Scene question records:
========

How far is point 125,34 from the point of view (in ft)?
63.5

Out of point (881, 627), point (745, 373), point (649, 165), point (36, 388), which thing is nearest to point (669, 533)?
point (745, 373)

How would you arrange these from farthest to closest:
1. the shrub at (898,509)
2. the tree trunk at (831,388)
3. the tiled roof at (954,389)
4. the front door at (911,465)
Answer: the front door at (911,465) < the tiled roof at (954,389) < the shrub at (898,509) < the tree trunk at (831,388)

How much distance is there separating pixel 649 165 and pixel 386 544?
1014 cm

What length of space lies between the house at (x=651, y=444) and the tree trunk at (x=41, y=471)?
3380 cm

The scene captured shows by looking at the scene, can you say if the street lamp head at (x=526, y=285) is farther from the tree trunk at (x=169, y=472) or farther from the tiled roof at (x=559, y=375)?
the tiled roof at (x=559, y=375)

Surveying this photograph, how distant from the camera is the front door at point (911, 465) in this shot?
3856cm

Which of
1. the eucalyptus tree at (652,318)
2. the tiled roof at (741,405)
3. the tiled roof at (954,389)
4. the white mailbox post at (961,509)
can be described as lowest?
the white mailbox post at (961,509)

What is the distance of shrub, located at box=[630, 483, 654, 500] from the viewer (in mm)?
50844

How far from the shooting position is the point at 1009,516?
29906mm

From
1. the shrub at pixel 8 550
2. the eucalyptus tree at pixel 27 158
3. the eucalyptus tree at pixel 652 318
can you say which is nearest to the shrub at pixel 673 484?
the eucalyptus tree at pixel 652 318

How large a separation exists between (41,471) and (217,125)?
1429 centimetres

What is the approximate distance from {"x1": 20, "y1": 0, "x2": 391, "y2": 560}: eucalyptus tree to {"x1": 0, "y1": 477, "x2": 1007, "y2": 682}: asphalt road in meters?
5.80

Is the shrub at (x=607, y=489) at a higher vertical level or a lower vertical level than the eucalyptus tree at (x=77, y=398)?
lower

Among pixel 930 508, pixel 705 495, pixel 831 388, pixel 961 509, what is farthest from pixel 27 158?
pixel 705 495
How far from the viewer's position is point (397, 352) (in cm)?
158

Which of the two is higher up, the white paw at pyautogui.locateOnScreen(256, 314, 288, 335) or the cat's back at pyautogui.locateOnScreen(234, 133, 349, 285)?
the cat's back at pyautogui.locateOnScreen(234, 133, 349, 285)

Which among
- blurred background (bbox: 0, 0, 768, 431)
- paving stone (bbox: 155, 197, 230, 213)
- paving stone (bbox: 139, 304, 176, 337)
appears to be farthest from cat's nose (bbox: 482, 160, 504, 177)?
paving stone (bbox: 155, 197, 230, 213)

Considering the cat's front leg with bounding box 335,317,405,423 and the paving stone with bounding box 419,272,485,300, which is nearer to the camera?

========

# BRIEF
Every line of the data above should be copied exactly.

# OUTPUT OF THE EXERCISE
How far is point 125,34 from the point of view (in ft)?
63.5

Out of point (881, 627), point (745, 373), point (649, 165), point (36, 388), which thing is nearest to point (669, 533)?
point (745, 373)

How would you arrange these from farthest to closest:
1. the shrub at (898,509)
2. the tree trunk at (831,388)
3. the tiled roof at (954,389)
4. the front door at (911,465)
Answer: the front door at (911,465) < the tiled roof at (954,389) < the shrub at (898,509) < the tree trunk at (831,388)

How much distance is there separating pixel 649 165 and pixel 386 544?
1014 cm

What length of space lies between the house at (x=651, y=444) and the tree trunk at (x=41, y=471)?
3380 cm

The scene captured shows by looking at the scene, can you say if the street lamp head at (x=526, y=285) is farther from the tree trunk at (x=169, y=472) or farther from the tiled roof at (x=559, y=375)?
the tiled roof at (x=559, y=375)

Surveying this photograph, how distant from the camera is the front door at point (911, 465) in this shot?
3856cm

Which of
1. the eucalyptus tree at (652,318)
2. the tiled roof at (741,405)
3. the tiled roof at (954,389)
4. the white mailbox post at (961,509)
can be described as lowest?
the white mailbox post at (961,509)

What is the distance of shrub, located at box=[630, 483, 654, 500] from the viewer (in mm)?
50844

How far from the shooting position is the point at 1009,516?
29906mm

From
1. the shrub at pixel 8 550
2. the eucalyptus tree at pixel 27 158
3. the eucalyptus tree at pixel 652 318
can you say which is nearest to the shrub at pixel 673 484?
the eucalyptus tree at pixel 652 318

How large a separation exists between (41,471) and (217,125)?
1429 centimetres

What is the approximate distance from {"x1": 20, "y1": 0, "x2": 391, "y2": 560}: eucalyptus tree to {"x1": 0, "y1": 477, "x2": 1007, "y2": 682}: asphalt road in meters?
5.80

Is the shrub at (x=607, y=489) at a higher vertical level or a lower vertical level than the eucalyptus tree at (x=77, y=398)?
lower

Among pixel 930 508, pixel 705 495, pixel 831 388, pixel 961 509, what is farthest from pixel 27 158?
pixel 705 495
How far from the viewer's position is point (397, 352) (in cm)?
158

Which of the two is higher up, the white paw at pyautogui.locateOnScreen(256, 314, 288, 335) or the cat's back at pyautogui.locateOnScreen(234, 133, 349, 285)?
the cat's back at pyautogui.locateOnScreen(234, 133, 349, 285)

Which among
- blurred background (bbox: 0, 0, 768, 431)
- paving stone (bbox: 155, 197, 230, 213)
- paving stone (bbox: 139, 304, 176, 337)
appears to be farthest from cat's nose (bbox: 482, 160, 504, 177)?
paving stone (bbox: 155, 197, 230, 213)

Considering the cat's front leg with bounding box 335,317,405,423 and the paving stone with bounding box 419,272,485,300, which is nearer to the camera?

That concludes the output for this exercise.